Осенью Борис, имея три ранения, демобилизовался. Вот и Кинешма. Осталось перебраться через Волгу – и он дома. А как? Были первые дни ноября, лед не окреп, и еще не находилось смельчаков идти по тонкому трескучему покрову. Борис стал первым. Вооружившись двумя небольшими шестами, он, сгорая от нетерпения, двинулся в опасный путь. И перешел-таки, удивив всех воздвиженских жителей, узнавших о прибытии фронтовика, грудь которого украшали орден Отечественной войны и боевые награды. Бориса поначалу не узнавали даже соседи, а потом слух о его возвращении быстро разнесся по всей деревне. Прибежала мать, прямо с фермы, были слезы радости и праздник. Воинов-победителей у нас, на русской земле, всегда встречают с почестями…
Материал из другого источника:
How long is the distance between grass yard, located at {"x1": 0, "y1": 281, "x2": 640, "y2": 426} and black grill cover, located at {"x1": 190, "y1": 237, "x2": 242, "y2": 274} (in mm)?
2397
Недолго отдыхал солдат. Вернулся на прежнюю работу - химзавод имени Фрунзе, на котором трудился до фронта. Около десяти лет мерил он расстояние от Воздвижения до предприятия, то пешком, то на велосипеде, а потом перебрался в город. И, конечно, сразу после возвращения он повстречался со своей любовью: в местной школе работала учительницей чернобровая Римма Ивановна. Приглянулись они друг другу и вскоре сыграли свадьбу. Борис Петрович работал мастером в цехе №34, затем, после окончания курсов – механиком, начальником смены. Даже когда вышел на пенсию по инвалидности еще восемь лет отдал родному заводу

 

Примечания

Гришин В. «Я вернусь, мама!..» Авангард. 1984. №154.

Пронская Е. «…И расписался на рейхстаге». Авангард. 1987. №56.

Воронин М. Завидная судьба. Авангард. 1981. №52.